>> Start Text excerpt

Abstract

Recently, deep learning-based methods, especially utilizing fully convolutional neural networks, have shown extraordinary performance in salient object detection. Despite its success, the clean boundary detection of the saliency objects is still a challenging task. Most of the contemporary methods focus on exclusive edge detection modules in order to avoid noisy boundaries. In this work, we propose leveraging on the extraction of finer semantic features from multiple encoding layers and attentively re-utilize it in the generation of the final segmentation result. The proposed Revise-Net model is divided into three parts: (a) the prediction module, (b) a residual enhancement module, and (c) reverse attention modules. Firstly, we generate the coarse saliency map through the prediction modules, which are fine-tuned in the enhancement module. Finally, multiple reverse attention modules at varying scales are cascaded between the two networks to guide the prediction module by employing the intermediate segmentation maps generated at each downsampling level of the REM. Our method efficiently classifies the boundary pixels using a combination of binary cross-entropy, similarity index, and intersection over union losses at the pixel, patch, and map levels, thereby effectively segmenting the saliency objects in an image. In comparison with several state-of-the-art frameworks, our proposed Revise-Net model outperforms them with a significant margin on three publicly available datasets, DUTS-TE, ECSSD, and HKU-IS, both on regional and boundary estimation measures.

>> End Text excerpt
>> Start Dataset entries

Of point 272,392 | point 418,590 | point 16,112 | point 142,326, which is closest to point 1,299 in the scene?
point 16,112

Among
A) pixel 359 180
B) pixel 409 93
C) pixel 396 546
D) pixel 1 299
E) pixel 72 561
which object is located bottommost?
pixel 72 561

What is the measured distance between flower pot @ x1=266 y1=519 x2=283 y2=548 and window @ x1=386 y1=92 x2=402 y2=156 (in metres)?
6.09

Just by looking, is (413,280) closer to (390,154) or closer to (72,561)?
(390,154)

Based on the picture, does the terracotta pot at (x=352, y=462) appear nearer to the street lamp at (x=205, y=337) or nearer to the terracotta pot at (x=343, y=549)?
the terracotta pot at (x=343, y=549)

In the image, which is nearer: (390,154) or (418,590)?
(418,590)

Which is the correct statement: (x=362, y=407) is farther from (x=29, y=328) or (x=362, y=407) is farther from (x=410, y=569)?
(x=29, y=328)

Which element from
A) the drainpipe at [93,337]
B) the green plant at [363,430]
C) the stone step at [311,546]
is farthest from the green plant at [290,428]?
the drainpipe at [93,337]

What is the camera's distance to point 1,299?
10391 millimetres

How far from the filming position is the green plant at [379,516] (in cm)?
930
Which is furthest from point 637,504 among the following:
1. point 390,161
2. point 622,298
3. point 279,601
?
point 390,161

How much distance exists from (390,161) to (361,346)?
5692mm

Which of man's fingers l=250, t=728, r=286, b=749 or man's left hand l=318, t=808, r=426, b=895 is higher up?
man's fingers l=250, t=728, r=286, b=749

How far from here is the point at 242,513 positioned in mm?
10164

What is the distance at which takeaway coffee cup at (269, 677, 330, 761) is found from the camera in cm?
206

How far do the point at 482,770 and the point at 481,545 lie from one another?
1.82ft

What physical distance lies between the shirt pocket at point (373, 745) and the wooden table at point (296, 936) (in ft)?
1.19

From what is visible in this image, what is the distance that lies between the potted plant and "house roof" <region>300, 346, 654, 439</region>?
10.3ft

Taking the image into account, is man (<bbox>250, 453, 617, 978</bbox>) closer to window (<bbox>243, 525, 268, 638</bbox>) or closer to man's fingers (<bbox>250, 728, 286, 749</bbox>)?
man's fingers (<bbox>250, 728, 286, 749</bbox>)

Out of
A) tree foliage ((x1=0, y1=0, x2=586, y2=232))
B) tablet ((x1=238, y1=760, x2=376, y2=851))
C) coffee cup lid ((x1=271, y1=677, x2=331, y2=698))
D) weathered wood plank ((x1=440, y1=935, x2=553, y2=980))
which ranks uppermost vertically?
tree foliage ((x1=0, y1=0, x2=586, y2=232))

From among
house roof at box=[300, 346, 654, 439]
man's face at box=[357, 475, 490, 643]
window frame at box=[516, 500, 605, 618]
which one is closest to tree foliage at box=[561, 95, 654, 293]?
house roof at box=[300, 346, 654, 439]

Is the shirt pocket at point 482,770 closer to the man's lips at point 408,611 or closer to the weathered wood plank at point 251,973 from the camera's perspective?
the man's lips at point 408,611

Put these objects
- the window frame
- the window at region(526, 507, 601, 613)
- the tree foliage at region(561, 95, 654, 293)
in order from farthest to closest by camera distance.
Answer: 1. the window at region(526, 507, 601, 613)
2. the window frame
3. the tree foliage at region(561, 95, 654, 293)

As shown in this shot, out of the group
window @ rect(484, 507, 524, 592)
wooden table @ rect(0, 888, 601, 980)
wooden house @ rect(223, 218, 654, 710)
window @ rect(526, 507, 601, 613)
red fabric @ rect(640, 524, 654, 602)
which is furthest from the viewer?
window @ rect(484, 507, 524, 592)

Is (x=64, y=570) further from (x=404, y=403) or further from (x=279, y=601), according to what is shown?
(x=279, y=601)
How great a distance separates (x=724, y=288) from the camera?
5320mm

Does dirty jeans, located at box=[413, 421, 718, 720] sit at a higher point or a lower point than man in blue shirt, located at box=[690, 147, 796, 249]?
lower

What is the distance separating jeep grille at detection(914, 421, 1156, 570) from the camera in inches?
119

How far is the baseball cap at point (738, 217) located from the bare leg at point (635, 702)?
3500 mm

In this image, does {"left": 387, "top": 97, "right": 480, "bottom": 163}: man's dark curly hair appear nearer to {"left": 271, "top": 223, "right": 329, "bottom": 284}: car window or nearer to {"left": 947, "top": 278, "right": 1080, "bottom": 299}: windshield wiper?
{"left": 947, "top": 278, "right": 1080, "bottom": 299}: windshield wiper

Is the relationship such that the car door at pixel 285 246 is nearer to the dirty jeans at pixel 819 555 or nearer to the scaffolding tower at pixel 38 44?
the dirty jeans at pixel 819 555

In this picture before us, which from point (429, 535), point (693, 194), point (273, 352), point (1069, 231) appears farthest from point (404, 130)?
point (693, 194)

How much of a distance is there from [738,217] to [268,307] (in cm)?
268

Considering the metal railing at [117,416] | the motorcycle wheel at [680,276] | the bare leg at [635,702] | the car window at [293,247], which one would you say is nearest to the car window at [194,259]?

>> End Dataset entries

According to the abstract, what three parts make up the Revise-Net model?

*Complete answer*. A prediction module, a residual enhancement module, and reverse attention modules.